Extinction probability#

The stochastic simulation allows us to estimate the probability that extinction happens — something that could not be calculated from the deterministic solution above. To do that, we need to run the simulation many times to collect the statistics. To save some running time, we will run each simulation only until \(T=5\), by which time most extinctions would have happened.
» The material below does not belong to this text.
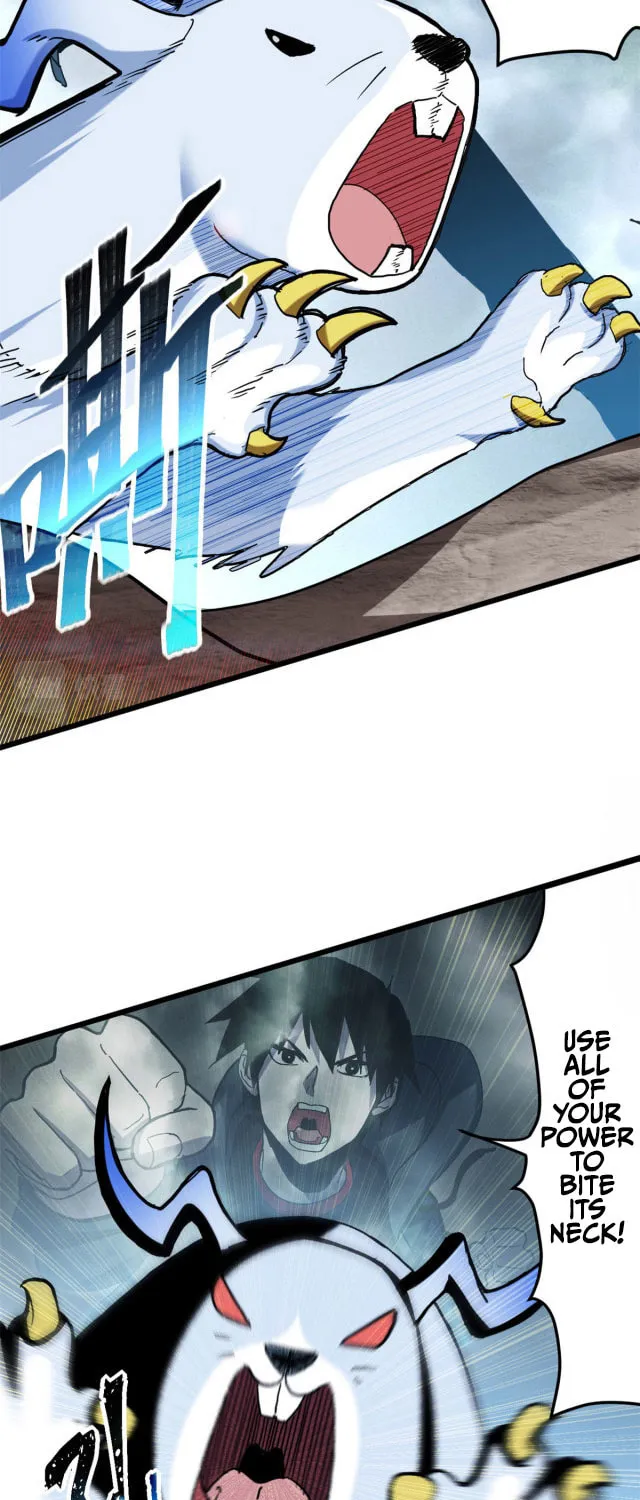 Astral Pet Store Chapter 3 page 25 - 
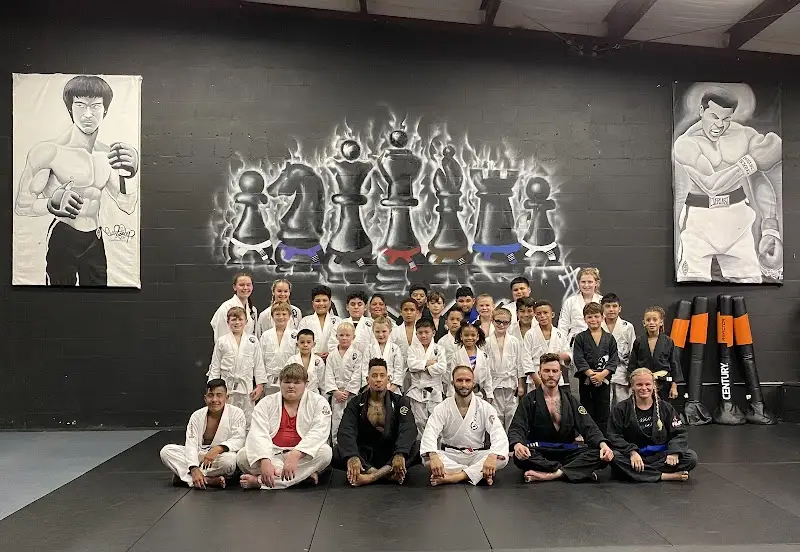 Ares BJJ Plant City BJJ Academy - photo 2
trials = 1000    # number of simulations to run
T = 5.    # total time for running each simulation
extinct = 0    # number of extinctions among all trials

for i in range(trials):
    print(f'running simulation #{i+1}/{trials}', end='\r')    # print progress
    bd1 = BirthDeath(beta, delta)
    bd1.run(T)
    if bd1.pop_size == 0:
        extinct += 1

PE = extinct / trials
print(f'Extinction happened {extinct} out of {trials} times.')
print(f'estimated extinction probability = {PE}')
Extinction happened 518 out of 1000 times.
estimated extinction probability = 0.518

Mathematically, one can show that the probability of extinction in such a birth-death process is given by \(q = \delta / \beta\). In our example this should be \(0.5\). You can see that the estimate from our simulations is pretty close!
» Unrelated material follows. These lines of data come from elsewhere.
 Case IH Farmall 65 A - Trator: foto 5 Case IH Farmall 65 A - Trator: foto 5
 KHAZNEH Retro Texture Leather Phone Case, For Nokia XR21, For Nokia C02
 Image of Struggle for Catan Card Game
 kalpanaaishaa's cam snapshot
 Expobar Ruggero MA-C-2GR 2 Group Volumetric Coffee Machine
Finally, let us examine how the extinction probability depends on the initial population size. In the example above, we assumed \(N_0 = 1\), i.e., the population is founded by one individual alone. With more founders, we may expect the extinction probability to be smaller, because it takes a larger and rarer fluctuation for all of them to die.
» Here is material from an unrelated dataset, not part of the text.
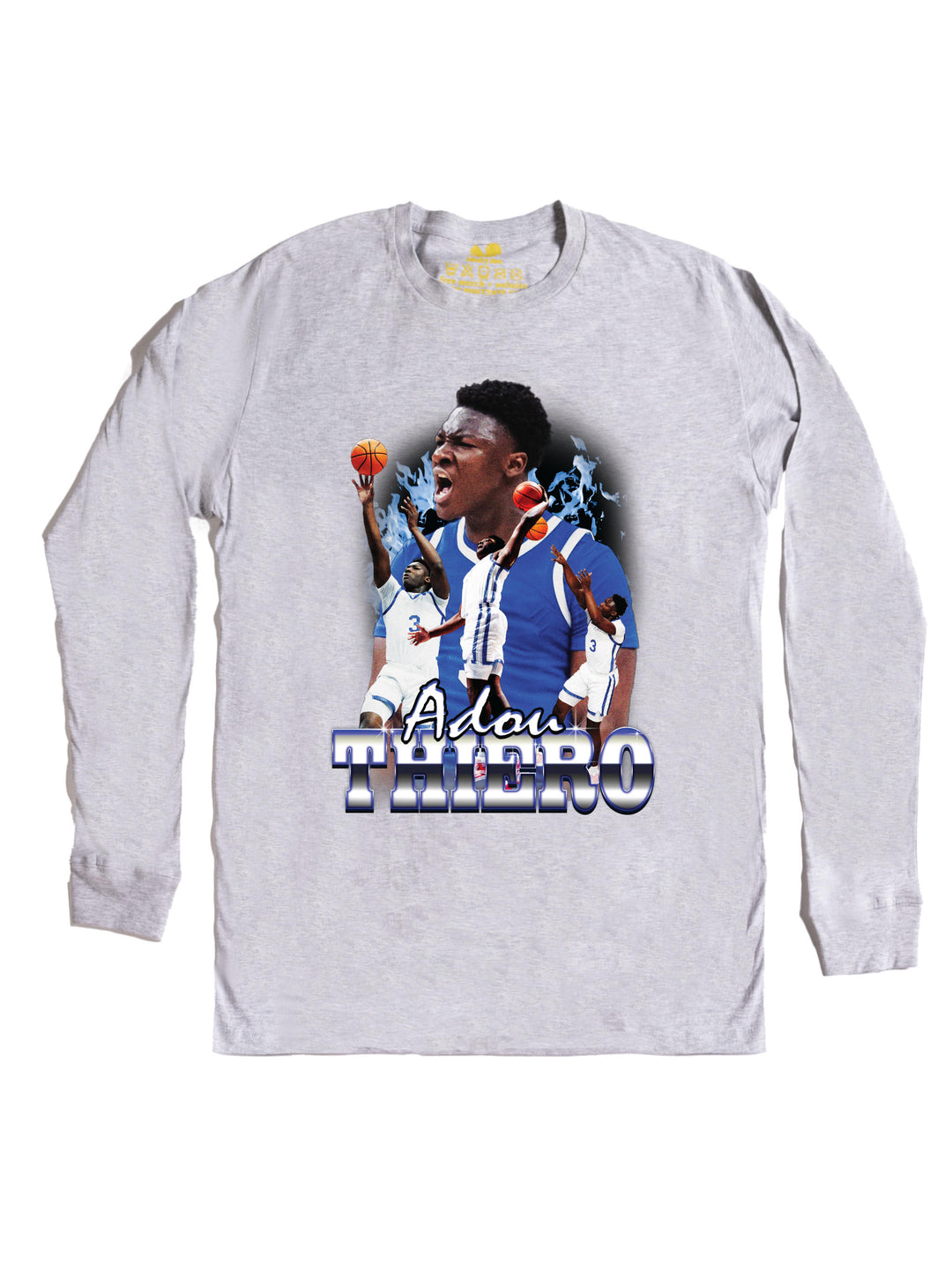 Adou Thiero Long Sleeve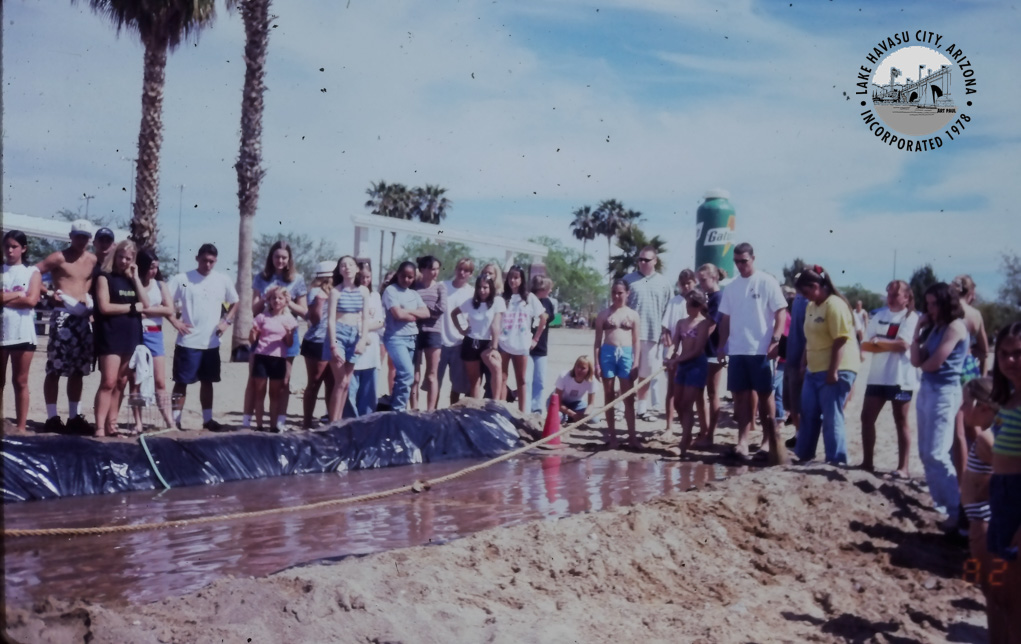 Teen Break Lake Havasu City RiverScene Magazine 1990s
Let us run simulations with different initial sizes of the population.

N0_list = np.arange(1, 9)    # list of initial sizes to use
PE_list = []    # list of extinction probability for each initial size

trials = 1000    # number of simulations to run
T = 5.    # total time for running each simulation

for N0 in N0_list:
    extinct = 0    # number of extinctions among all trials
    for i in range(trials):
        print(f'running simulation #{i+1}/{trials}', end='\r')    # print progress
        bd1 = BirthDeath(beta, delta, N0=N0)    # specify initial population size N0
        bd1.run(T)
        if bd1.pop_size == 0:
            extinct += 1
    PE = extinct / trials    # estimate extinction probability
    PE_list.append(PE)    # save extinction probability for given initial size
    print(f'N0 = {N0}: estimated extinction probability = {PE}')
N0 = 1: estimated extinction probability = 0.488
N0 = 2: estimated extinction probability = 0.23
N0 = 3: estimated extinction probability = 0.135
N0 = 4: estimated extinction probability = 0.056
N0 = 5: estimated extinction probability = 0.034
N0 = 6: estimated extinction probability = 0.013
N0 = 7: estimated extinction probability = 0.008
N0 = 8: estimated extinction probability = 0.004
plt.figure()
plt.plot(N0_list, PE_list, 'o', label='data')
plt.yscale('log')
plt.xlabel('initial population size')
plt.ylabel('extinction probability')
plt.show()
../../_images/birth-death_26_0.png

From the figure it looks like the extinction probability decreases exponentially with initial population size. Indeed, it can be mathematically shown that the extinction probability is simply \(Q = q^{N_0} = (\delta/\beta)^{N_0}\). This can be intuitively understood, because in our model the individuals are all independent of each other. Therefore an initial population of \(N_0\) individuals can be thought of as \(N_0\) populations of one individual each. Since each of these populations has a probability \(q\) of going extinct, the probability that they all go extinct is \(q^{N_0}\). This relation fits our data pretty well, as shown below.

plt.figure()
plt.plot(N0_list, PE_list, 'o', label='data')    # plot simulation results
plt.plot(N0_list, (delta/beta)**N0_list, label='theory')    # plot theoretical curve
plt.yscale('log')
plt.xlabel('initial population size')
plt.ylabel('extinction probability')
plt.legend()
plt.show()
../../_images/birth-death_28_0.png

It also explains why extinction becomes extremely unlikely when the population reaches a decent size, such as \(N > 100\). In that case, the probability that the population will go extinct in future is \(Q < q^{100} \sim 10^{-30}\)!